:: QUOTED PASSAGE ::

MLBdirt is proud to present our first of many guest posts by great bloggers from all over the internet. Get to know William J. Tasker, a/k/a The Flagrant Fan, a knowledgeable and passionate baseball fan that can be followed on twitter and found writing daily at his blog. Enjoy!
When was the last time you’ve seen a 91-win team, and a team that won its division by five games, get so little love for the following season as the Reds this year? Baseball Prospectus gives the team 82 wins for 2011. 82! CAIRO’s early projections gave the NL Central champions 85 wins and a third place finish. Betfirms.com projects them for fourth place. Covers.com predicts 85 wins. Are you getting the picture? Just as nobody thought the Reds would ever win the division in 2010, nobody is predicting a repeat. What is going on here?
In fairness to the prognosticators, let’s look at some of the reasoning. Perhaps the easiest way is to look at the projected starting position players and rotation and compare the projected results with the results from last year. To look at every projection system’s charts would be a bit much for all of us, so let’s just stick to Baseball Prospectus for now. You can see the projections here for yourself: Comments will be saved after we go through the players.
Brandon Phillips: 2010 WARP: 3.8. Projected 2011 WARP: 1.9 (-1.9)
Edgar Renteria: Orlando Cabrera’s 2010 WARP: 0.6. Renteria’s projected WARP: 0.3 (-0.3)
Joey Votto: 2010 WARP: 7.7. Projected 2011 WARP: 4.4 (-3.3)
Scott Rolen: 2010 WARP: 6.0. Projected 2011 WARP: 2.7 (-3.3)
Jay Bruce: 2010 WARP: 6.7. Projected 2011 WARP: 3.5 (-3.2)
Jonny Gomes: 2010 WARP: 2.1. Projected 2011 WARP: 0.6 (-1.5)
Drew Stubbs: 2010 WARP: 5.3. Projected 2011 WARP: 1.1 (-4.2)
Ramon Hernandez and Ryan Hanigan: 2010 WARP: 6.8 (combined). Projected (combined) 2011 WAR: 2.6 (-4.2)

:: SHORT TASK ::
Carry on the post about the Reds' 2011 projections, starting right after its final line.

:: GIVEN DATA ::
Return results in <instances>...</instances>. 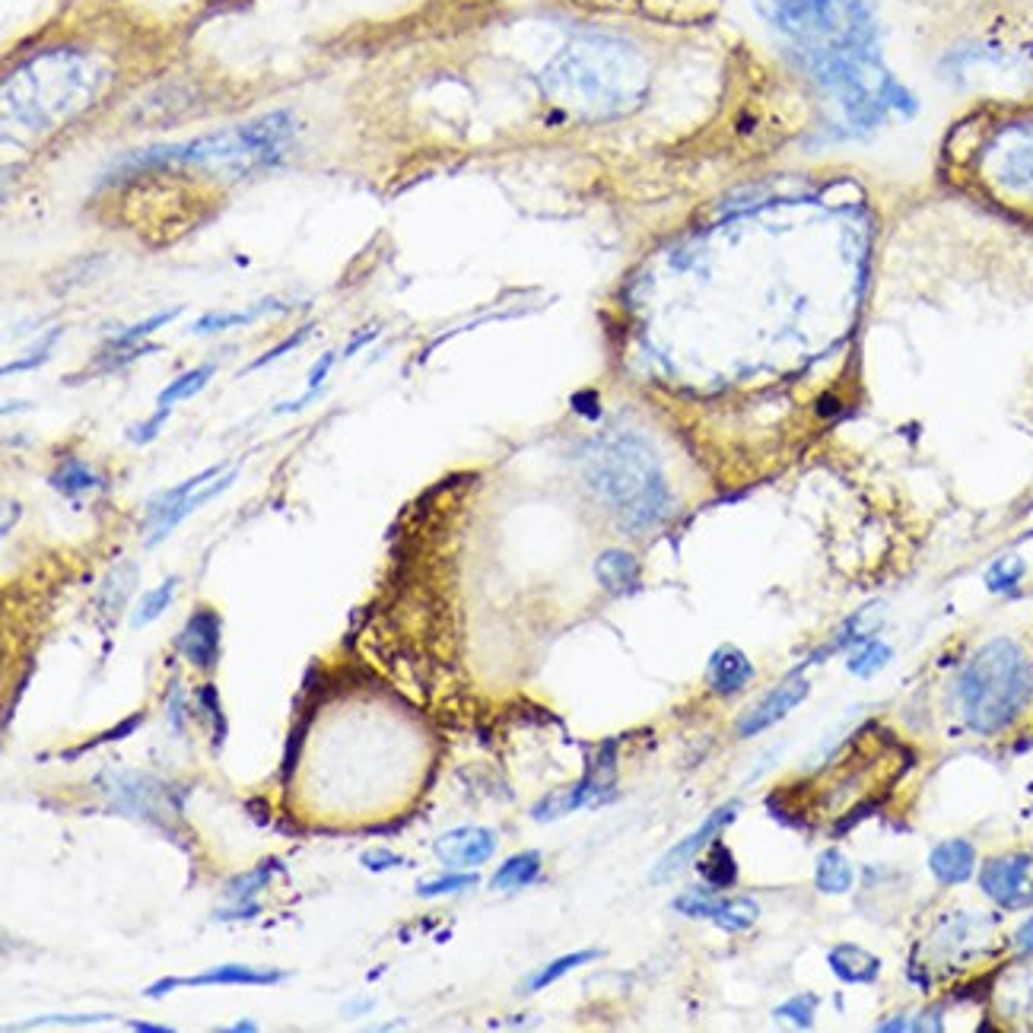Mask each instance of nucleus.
<instances>
[{
  "label": "nucleus",
  "mask_w": 1033,
  "mask_h": 1033,
  "mask_svg": "<svg viewBox=\"0 0 1033 1033\" xmlns=\"http://www.w3.org/2000/svg\"><path fill=\"white\" fill-rule=\"evenodd\" d=\"M541 90L556 108L582 122L620 118L646 100L649 61L624 39L588 32L570 39L551 58Z\"/></svg>",
  "instance_id": "1"
},
{
  "label": "nucleus",
  "mask_w": 1033,
  "mask_h": 1033,
  "mask_svg": "<svg viewBox=\"0 0 1033 1033\" xmlns=\"http://www.w3.org/2000/svg\"><path fill=\"white\" fill-rule=\"evenodd\" d=\"M582 478L624 529H656L671 512V490L656 452L630 429H611L592 439L582 452Z\"/></svg>",
  "instance_id": "2"
},
{
  "label": "nucleus",
  "mask_w": 1033,
  "mask_h": 1033,
  "mask_svg": "<svg viewBox=\"0 0 1033 1033\" xmlns=\"http://www.w3.org/2000/svg\"><path fill=\"white\" fill-rule=\"evenodd\" d=\"M105 67L93 54L54 49L29 58L3 80V118L25 131H51L100 100Z\"/></svg>",
  "instance_id": "3"
},
{
  "label": "nucleus",
  "mask_w": 1033,
  "mask_h": 1033,
  "mask_svg": "<svg viewBox=\"0 0 1033 1033\" xmlns=\"http://www.w3.org/2000/svg\"><path fill=\"white\" fill-rule=\"evenodd\" d=\"M293 137V118L290 112H271L261 115L249 125L213 131L185 144L173 147H153V150L134 153L122 169L140 173V169H204L213 176L239 178L278 166L280 156Z\"/></svg>",
  "instance_id": "4"
},
{
  "label": "nucleus",
  "mask_w": 1033,
  "mask_h": 1033,
  "mask_svg": "<svg viewBox=\"0 0 1033 1033\" xmlns=\"http://www.w3.org/2000/svg\"><path fill=\"white\" fill-rule=\"evenodd\" d=\"M1033 700V665L1014 639H992L960 668L958 706L967 729L992 738L1011 729Z\"/></svg>",
  "instance_id": "5"
},
{
  "label": "nucleus",
  "mask_w": 1033,
  "mask_h": 1033,
  "mask_svg": "<svg viewBox=\"0 0 1033 1033\" xmlns=\"http://www.w3.org/2000/svg\"><path fill=\"white\" fill-rule=\"evenodd\" d=\"M760 10L805 54L875 51V20L865 0H760Z\"/></svg>",
  "instance_id": "6"
},
{
  "label": "nucleus",
  "mask_w": 1033,
  "mask_h": 1033,
  "mask_svg": "<svg viewBox=\"0 0 1033 1033\" xmlns=\"http://www.w3.org/2000/svg\"><path fill=\"white\" fill-rule=\"evenodd\" d=\"M983 169L995 188L1033 201V118L1011 122L985 140Z\"/></svg>",
  "instance_id": "7"
},
{
  "label": "nucleus",
  "mask_w": 1033,
  "mask_h": 1033,
  "mask_svg": "<svg viewBox=\"0 0 1033 1033\" xmlns=\"http://www.w3.org/2000/svg\"><path fill=\"white\" fill-rule=\"evenodd\" d=\"M614 785H617V741H605L598 748V754L588 760L585 776L570 789L544 795L538 805L531 807V817L544 824V821L566 817L580 807L605 805L607 799H614Z\"/></svg>",
  "instance_id": "8"
},
{
  "label": "nucleus",
  "mask_w": 1033,
  "mask_h": 1033,
  "mask_svg": "<svg viewBox=\"0 0 1033 1033\" xmlns=\"http://www.w3.org/2000/svg\"><path fill=\"white\" fill-rule=\"evenodd\" d=\"M102 789L105 795L115 802V807H122L127 814L140 817V821H150L169 831V821H178L181 805L173 802V792L169 785L144 773H127V770H105L102 773Z\"/></svg>",
  "instance_id": "9"
},
{
  "label": "nucleus",
  "mask_w": 1033,
  "mask_h": 1033,
  "mask_svg": "<svg viewBox=\"0 0 1033 1033\" xmlns=\"http://www.w3.org/2000/svg\"><path fill=\"white\" fill-rule=\"evenodd\" d=\"M980 887L995 907L1009 912L1033 907V853H1005L989 858L980 868Z\"/></svg>",
  "instance_id": "10"
},
{
  "label": "nucleus",
  "mask_w": 1033,
  "mask_h": 1033,
  "mask_svg": "<svg viewBox=\"0 0 1033 1033\" xmlns=\"http://www.w3.org/2000/svg\"><path fill=\"white\" fill-rule=\"evenodd\" d=\"M738 811L741 805L738 802H726V805H719L709 817H706L703 824L697 827L693 833H687L684 839H678L665 856L658 858L656 868H653V881H668V878H675L678 872H684L693 858L703 853L706 846L719 836V833L729 827L731 821L738 817Z\"/></svg>",
  "instance_id": "11"
},
{
  "label": "nucleus",
  "mask_w": 1033,
  "mask_h": 1033,
  "mask_svg": "<svg viewBox=\"0 0 1033 1033\" xmlns=\"http://www.w3.org/2000/svg\"><path fill=\"white\" fill-rule=\"evenodd\" d=\"M807 690H811V684H807L805 678H785L782 684H776L763 700H757V703L738 719V734H741V738H754L760 731H766L770 726L782 722L795 706L805 700Z\"/></svg>",
  "instance_id": "12"
},
{
  "label": "nucleus",
  "mask_w": 1033,
  "mask_h": 1033,
  "mask_svg": "<svg viewBox=\"0 0 1033 1033\" xmlns=\"http://www.w3.org/2000/svg\"><path fill=\"white\" fill-rule=\"evenodd\" d=\"M283 980H286L283 970H258V967H246V963H223V967L204 970L198 977H166V980L153 983L144 995L159 999L178 985H274L283 983Z\"/></svg>",
  "instance_id": "13"
},
{
  "label": "nucleus",
  "mask_w": 1033,
  "mask_h": 1033,
  "mask_svg": "<svg viewBox=\"0 0 1033 1033\" xmlns=\"http://www.w3.org/2000/svg\"><path fill=\"white\" fill-rule=\"evenodd\" d=\"M220 633H223L220 614H213L210 607H198V611L188 617L185 630L176 636V649L188 658L191 665H198V668H213L217 658H220Z\"/></svg>",
  "instance_id": "14"
},
{
  "label": "nucleus",
  "mask_w": 1033,
  "mask_h": 1033,
  "mask_svg": "<svg viewBox=\"0 0 1033 1033\" xmlns=\"http://www.w3.org/2000/svg\"><path fill=\"white\" fill-rule=\"evenodd\" d=\"M497 853V833L487 827H458L436 839V856L449 868H478Z\"/></svg>",
  "instance_id": "15"
},
{
  "label": "nucleus",
  "mask_w": 1033,
  "mask_h": 1033,
  "mask_svg": "<svg viewBox=\"0 0 1033 1033\" xmlns=\"http://www.w3.org/2000/svg\"><path fill=\"white\" fill-rule=\"evenodd\" d=\"M754 678V665H751V658L744 656L738 646H719L712 656H709V665H706V681L712 687V693H719V697H731V693H738V690H744L748 684Z\"/></svg>",
  "instance_id": "16"
},
{
  "label": "nucleus",
  "mask_w": 1033,
  "mask_h": 1033,
  "mask_svg": "<svg viewBox=\"0 0 1033 1033\" xmlns=\"http://www.w3.org/2000/svg\"><path fill=\"white\" fill-rule=\"evenodd\" d=\"M929 872L935 875V881L945 884V887H958L967 884L977 872V849L973 843L967 839H945L938 843L929 856Z\"/></svg>",
  "instance_id": "17"
},
{
  "label": "nucleus",
  "mask_w": 1033,
  "mask_h": 1033,
  "mask_svg": "<svg viewBox=\"0 0 1033 1033\" xmlns=\"http://www.w3.org/2000/svg\"><path fill=\"white\" fill-rule=\"evenodd\" d=\"M884 624V605H868L856 611L853 617H846L843 620V627L839 633L833 636L831 643L821 649V653H814V656L807 658L811 665H817L821 658L833 656V653H843V649H856L858 643H865V639H872L875 633L881 630Z\"/></svg>",
  "instance_id": "18"
},
{
  "label": "nucleus",
  "mask_w": 1033,
  "mask_h": 1033,
  "mask_svg": "<svg viewBox=\"0 0 1033 1033\" xmlns=\"http://www.w3.org/2000/svg\"><path fill=\"white\" fill-rule=\"evenodd\" d=\"M831 970L843 980V983L868 985L881 977V960L875 958L872 951L858 948V945H836L831 954Z\"/></svg>",
  "instance_id": "19"
},
{
  "label": "nucleus",
  "mask_w": 1033,
  "mask_h": 1033,
  "mask_svg": "<svg viewBox=\"0 0 1033 1033\" xmlns=\"http://www.w3.org/2000/svg\"><path fill=\"white\" fill-rule=\"evenodd\" d=\"M232 480H236V471H229V474H223L220 480H213V483H204L201 490H195L191 497H185L181 503L173 505V509H169V512H166V515H163V519H159L156 525H153V534L147 538V547L159 544V541H163V538H166L169 531L176 529L181 519H188V515H191L195 509H201V505L210 503L213 497H220V493L227 490Z\"/></svg>",
  "instance_id": "20"
},
{
  "label": "nucleus",
  "mask_w": 1033,
  "mask_h": 1033,
  "mask_svg": "<svg viewBox=\"0 0 1033 1033\" xmlns=\"http://www.w3.org/2000/svg\"><path fill=\"white\" fill-rule=\"evenodd\" d=\"M595 576L611 595H627L639 582V563L627 551H605L595 560Z\"/></svg>",
  "instance_id": "21"
},
{
  "label": "nucleus",
  "mask_w": 1033,
  "mask_h": 1033,
  "mask_svg": "<svg viewBox=\"0 0 1033 1033\" xmlns=\"http://www.w3.org/2000/svg\"><path fill=\"white\" fill-rule=\"evenodd\" d=\"M853 881H856V872H853L849 858L843 856L839 849H824L817 856L814 884H817L821 894H846L853 887Z\"/></svg>",
  "instance_id": "22"
},
{
  "label": "nucleus",
  "mask_w": 1033,
  "mask_h": 1033,
  "mask_svg": "<svg viewBox=\"0 0 1033 1033\" xmlns=\"http://www.w3.org/2000/svg\"><path fill=\"white\" fill-rule=\"evenodd\" d=\"M538 875H541V853L538 849H525V853H515L512 858H505L503 865L497 868V875L490 878V887L493 890H519V887H529Z\"/></svg>",
  "instance_id": "23"
},
{
  "label": "nucleus",
  "mask_w": 1033,
  "mask_h": 1033,
  "mask_svg": "<svg viewBox=\"0 0 1033 1033\" xmlns=\"http://www.w3.org/2000/svg\"><path fill=\"white\" fill-rule=\"evenodd\" d=\"M134 585H137V566H134V563H118V566L105 576L100 595H96V605H100V611L108 620L125 607L127 595L134 592Z\"/></svg>",
  "instance_id": "24"
},
{
  "label": "nucleus",
  "mask_w": 1033,
  "mask_h": 1033,
  "mask_svg": "<svg viewBox=\"0 0 1033 1033\" xmlns=\"http://www.w3.org/2000/svg\"><path fill=\"white\" fill-rule=\"evenodd\" d=\"M220 471H223V468H220V465H213V468H207V471L195 474V478L181 480V483H178V487H173V490H166V493L153 497L150 505H147V525L153 529V525H156V522H159V519H163V515H166L169 509H173V505L181 503L185 497H191L195 490H201L204 483H210V480L217 478Z\"/></svg>",
  "instance_id": "25"
},
{
  "label": "nucleus",
  "mask_w": 1033,
  "mask_h": 1033,
  "mask_svg": "<svg viewBox=\"0 0 1033 1033\" xmlns=\"http://www.w3.org/2000/svg\"><path fill=\"white\" fill-rule=\"evenodd\" d=\"M757 919H760V907H757L754 900H748V897H719L716 912H712L709 922H716L726 932H744V929L754 926Z\"/></svg>",
  "instance_id": "26"
},
{
  "label": "nucleus",
  "mask_w": 1033,
  "mask_h": 1033,
  "mask_svg": "<svg viewBox=\"0 0 1033 1033\" xmlns=\"http://www.w3.org/2000/svg\"><path fill=\"white\" fill-rule=\"evenodd\" d=\"M51 487L58 490V493H64V497H80V493H86V490H96L100 487V474L90 468V465H83L80 458H67L54 474H51Z\"/></svg>",
  "instance_id": "27"
},
{
  "label": "nucleus",
  "mask_w": 1033,
  "mask_h": 1033,
  "mask_svg": "<svg viewBox=\"0 0 1033 1033\" xmlns=\"http://www.w3.org/2000/svg\"><path fill=\"white\" fill-rule=\"evenodd\" d=\"M700 875H703L712 890H726V887L738 881V865H734V856H731L726 843H719V839L709 843V856L700 862Z\"/></svg>",
  "instance_id": "28"
},
{
  "label": "nucleus",
  "mask_w": 1033,
  "mask_h": 1033,
  "mask_svg": "<svg viewBox=\"0 0 1033 1033\" xmlns=\"http://www.w3.org/2000/svg\"><path fill=\"white\" fill-rule=\"evenodd\" d=\"M271 309H278V303L264 300V303L252 305V309H246V312H210V315H204V319H198V322L191 325V334H213V331L249 325V322H254L258 315H264V312H271Z\"/></svg>",
  "instance_id": "29"
},
{
  "label": "nucleus",
  "mask_w": 1033,
  "mask_h": 1033,
  "mask_svg": "<svg viewBox=\"0 0 1033 1033\" xmlns=\"http://www.w3.org/2000/svg\"><path fill=\"white\" fill-rule=\"evenodd\" d=\"M280 868H283V865H280V858H268V862H261L258 868H252V872H246V875H239V878H232V881H229L227 897L229 900H239V904H249L254 894H258L264 884L278 875Z\"/></svg>",
  "instance_id": "30"
},
{
  "label": "nucleus",
  "mask_w": 1033,
  "mask_h": 1033,
  "mask_svg": "<svg viewBox=\"0 0 1033 1033\" xmlns=\"http://www.w3.org/2000/svg\"><path fill=\"white\" fill-rule=\"evenodd\" d=\"M894 656V649L881 643V639H865V643H858L856 649H853V656H849V671L858 675V678H872V675H878L884 665L890 661Z\"/></svg>",
  "instance_id": "31"
},
{
  "label": "nucleus",
  "mask_w": 1033,
  "mask_h": 1033,
  "mask_svg": "<svg viewBox=\"0 0 1033 1033\" xmlns=\"http://www.w3.org/2000/svg\"><path fill=\"white\" fill-rule=\"evenodd\" d=\"M213 373H217V366H213V363H204V366H198V369H191V373L178 376L176 382H169V385L159 392V398H156V401H159V407H173V404L181 401V398H191V395H198L204 385L213 378Z\"/></svg>",
  "instance_id": "32"
},
{
  "label": "nucleus",
  "mask_w": 1033,
  "mask_h": 1033,
  "mask_svg": "<svg viewBox=\"0 0 1033 1033\" xmlns=\"http://www.w3.org/2000/svg\"><path fill=\"white\" fill-rule=\"evenodd\" d=\"M598 958H602L598 951H576V954H563V958L551 960L547 967H541V970H538L534 977H529L525 989H529V992L547 989V985L556 983L560 977H566L570 970H576V967H582V963H592V960H598Z\"/></svg>",
  "instance_id": "33"
},
{
  "label": "nucleus",
  "mask_w": 1033,
  "mask_h": 1033,
  "mask_svg": "<svg viewBox=\"0 0 1033 1033\" xmlns=\"http://www.w3.org/2000/svg\"><path fill=\"white\" fill-rule=\"evenodd\" d=\"M176 585H178L176 576H169L166 582H159L153 592H147V595H144V602H140V607H137V614L131 617V627H147V624H153V620H156V617L169 607L173 595H176Z\"/></svg>",
  "instance_id": "34"
},
{
  "label": "nucleus",
  "mask_w": 1033,
  "mask_h": 1033,
  "mask_svg": "<svg viewBox=\"0 0 1033 1033\" xmlns=\"http://www.w3.org/2000/svg\"><path fill=\"white\" fill-rule=\"evenodd\" d=\"M1024 573H1027V566H1024L1021 556H1002V560H995V563L989 566L985 585H989V592L1005 595V592H1014V588H1018V582L1024 580Z\"/></svg>",
  "instance_id": "35"
},
{
  "label": "nucleus",
  "mask_w": 1033,
  "mask_h": 1033,
  "mask_svg": "<svg viewBox=\"0 0 1033 1033\" xmlns=\"http://www.w3.org/2000/svg\"><path fill=\"white\" fill-rule=\"evenodd\" d=\"M716 904H719V894L709 887V890H687L681 897H675L671 907L684 912V916H690V919H712Z\"/></svg>",
  "instance_id": "36"
},
{
  "label": "nucleus",
  "mask_w": 1033,
  "mask_h": 1033,
  "mask_svg": "<svg viewBox=\"0 0 1033 1033\" xmlns=\"http://www.w3.org/2000/svg\"><path fill=\"white\" fill-rule=\"evenodd\" d=\"M178 315H181V309H178V305H176V309H169V312H159V315H153V319H147V322H140V325L127 328L125 334H118V337H115V341L108 344V351H125V347L137 344L140 337H147V334H153L156 328H163L166 322H173V319H178Z\"/></svg>",
  "instance_id": "37"
},
{
  "label": "nucleus",
  "mask_w": 1033,
  "mask_h": 1033,
  "mask_svg": "<svg viewBox=\"0 0 1033 1033\" xmlns=\"http://www.w3.org/2000/svg\"><path fill=\"white\" fill-rule=\"evenodd\" d=\"M814 1011H817V999H814L811 992H802V995H792L785 1005H780V1009H776V1018H782V1021H792L795 1027H802V1031H805V1027L814 1024Z\"/></svg>",
  "instance_id": "38"
},
{
  "label": "nucleus",
  "mask_w": 1033,
  "mask_h": 1033,
  "mask_svg": "<svg viewBox=\"0 0 1033 1033\" xmlns=\"http://www.w3.org/2000/svg\"><path fill=\"white\" fill-rule=\"evenodd\" d=\"M198 703L207 712V719L213 722V744L220 748L223 744V734H227V719H223V706H220V697H217V687L213 684H204L201 690H198Z\"/></svg>",
  "instance_id": "39"
},
{
  "label": "nucleus",
  "mask_w": 1033,
  "mask_h": 1033,
  "mask_svg": "<svg viewBox=\"0 0 1033 1033\" xmlns=\"http://www.w3.org/2000/svg\"><path fill=\"white\" fill-rule=\"evenodd\" d=\"M115 1014H45V1018H35V1021H25L20 1024V1031H32V1027H49V1024H67V1027H86V1024H102V1021H112Z\"/></svg>",
  "instance_id": "40"
},
{
  "label": "nucleus",
  "mask_w": 1033,
  "mask_h": 1033,
  "mask_svg": "<svg viewBox=\"0 0 1033 1033\" xmlns=\"http://www.w3.org/2000/svg\"><path fill=\"white\" fill-rule=\"evenodd\" d=\"M474 884H478V875H446L439 881L420 884L417 894L420 897H442V894H455V890H465V887H474Z\"/></svg>",
  "instance_id": "41"
},
{
  "label": "nucleus",
  "mask_w": 1033,
  "mask_h": 1033,
  "mask_svg": "<svg viewBox=\"0 0 1033 1033\" xmlns=\"http://www.w3.org/2000/svg\"><path fill=\"white\" fill-rule=\"evenodd\" d=\"M58 334H61V331H58V328L49 331V337H45V341L39 344V351H32V353H29V356H25V359H17V363H7V366H3V376H13V373H25V369H35V366H42V363L49 359L51 344L58 341Z\"/></svg>",
  "instance_id": "42"
},
{
  "label": "nucleus",
  "mask_w": 1033,
  "mask_h": 1033,
  "mask_svg": "<svg viewBox=\"0 0 1033 1033\" xmlns=\"http://www.w3.org/2000/svg\"><path fill=\"white\" fill-rule=\"evenodd\" d=\"M309 334H312V325H303V328L296 331V334H290L286 341H280V344H278V347H274V351L261 353V356L254 359L252 366H249V373H254V369H261V366H268V363H274V359H280L283 353H290V351H293V347H300V344H303V341H305V337H309Z\"/></svg>",
  "instance_id": "43"
},
{
  "label": "nucleus",
  "mask_w": 1033,
  "mask_h": 1033,
  "mask_svg": "<svg viewBox=\"0 0 1033 1033\" xmlns=\"http://www.w3.org/2000/svg\"><path fill=\"white\" fill-rule=\"evenodd\" d=\"M169 410H173V407H159L147 424L127 429V439H131V442H137V446H140V442H150V439H156V432H159V427L166 424Z\"/></svg>",
  "instance_id": "44"
},
{
  "label": "nucleus",
  "mask_w": 1033,
  "mask_h": 1033,
  "mask_svg": "<svg viewBox=\"0 0 1033 1033\" xmlns=\"http://www.w3.org/2000/svg\"><path fill=\"white\" fill-rule=\"evenodd\" d=\"M140 722H144V712H137V716H131V719H127V722H122L118 729L105 731V734H100V738H93V741H90V744H83V748H80L76 754H83V751H90V748H96V744H108V741H122V738H125V734H131V731L137 729Z\"/></svg>",
  "instance_id": "45"
},
{
  "label": "nucleus",
  "mask_w": 1033,
  "mask_h": 1033,
  "mask_svg": "<svg viewBox=\"0 0 1033 1033\" xmlns=\"http://www.w3.org/2000/svg\"><path fill=\"white\" fill-rule=\"evenodd\" d=\"M363 865H366L369 872H385V868L404 865V858L395 856V853H385V849H373V853H366V856H363Z\"/></svg>",
  "instance_id": "46"
},
{
  "label": "nucleus",
  "mask_w": 1033,
  "mask_h": 1033,
  "mask_svg": "<svg viewBox=\"0 0 1033 1033\" xmlns=\"http://www.w3.org/2000/svg\"><path fill=\"white\" fill-rule=\"evenodd\" d=\"M1014 948L1024 954V958H1033V916H1027L1018 929H1014Z\"/></svg>",
  "instance_id": "47"
},
{
  "label": "nucleus",
  "mask_w": 1033,
  "mask_h": 1033,
  "mask_svg": "<svg viewBox=\"0 0 1033 1033\" xmlns=\"http://www.w3.org/2000/svg\"><path fill=\"white\" fill-rule=\"evenodd\" d=\"M258 912H261V907L249 900V904H242L239 909H227V912H217V919H252V916H258Z\"/></svg>",
  "instance_id": "48"
},
{
  "label": "nucleus",
  "mask_w": 1033,
  "mask_h": 1033,
  "mask_svg": "<svg viewBox=\"0 0 1033 1033\" xmlns=\"http://www.w3.org/2000/svg\"><path fill=\"white\" fill-rule=\"evenodd\" d=\"M169 719H173V729L181 731V690H178V684H173V700H169Z\"/></svg>",
  "instance_id": "49"
},
{
  "label": "nucleus",
  "mask_w": 1033,
  "mask_h": 1033,
  "mask_svg": "<svg viewBox=\"0 0 1033 1033\" xmlns=\"http://www.w3.org/2000/svg\"><path fill=\"white\" fill-rule=\"evenodd\" d=\"M376 334H378V328H366V331H363V334H356V337H353L351 344H347V351H344V356H353V353L359 351L363 344H369V341H373Z\"/></svg>",
  "instance_id": "50"
},
{
  "label": "nucleus",
  "mask_w": 1033,
  "mask_h": 1033,
  "mask_svg": "<svg viewBox=\"0 0 1033 1033\" xmlns=\"http://www.w3.org/2000/svg\"><path fill=\"white\" fill-rule=\"evenodd\" d=\"M127 1027H131V1031H137V1033H173V1027H159V1024H144V1021H131Z\"/></svg>",
  "instance_id": "51"
},
{
  "label": "nucleus",
  "mask_w": 1033,
  "mask_h": 1033,
  "mask_svg": "<svg viewBox=\"0 0 1033 1033\" xmlns=\"http://www.w3.org/2000/svg\"><path fill=\"white\" fill-rule=\"evenodd\" d=\"M227 1031H239V1033L249 1031V1033H252V1031H258V1027H254L252 1021H239V1024H232V1027H227Z\"/></svg>",
  "instance_id": "52"
}]
</instances>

:: REPLY ::
Comments: The first problem with the projection is that it assumes Fred Lewis will start in left. Dusty Baker has said the position belongs to Gomes. Secondly, what are the odds that every single position around the diamond will have less value than the year before? Surely, at least half should be able to repeat their success. Renteria (with backup from Janish) should at least duplicate the relative non-worth of Cabrera. At his age, it is possible for Rolen to fall off some. But Votto, Bruce, Phillips, and Stubbs are all young and developing major league players with huge upsides. It’s hard to imagine them losing a combined 12.7 wins between them from 2010 to 2011.
Edison Volquez: 2010 WARP: 1.1. Projected 2011 WARP: 1.7 (+0.6)
Bronson Arroyo: 2010 WARP: 4.2. Projected 2011 WARP: 1.5 (-2.7)
Johnny Cueto: 2010 WARP: 3.4. Projected 2011 WARP: 1.4 (-2.0)
Homer Bailey: 2010 WARP: 0.8. Projected 2011 WARP: 0.9 (+0.1)
Travis Wood: 2010 WARP: 1.7. Projected 2011 WARP: 1.9 (+0.2)
Mike Leake: 2010 WARP: 1.6. Projected 2011 WARP: -0.1 (-1.7)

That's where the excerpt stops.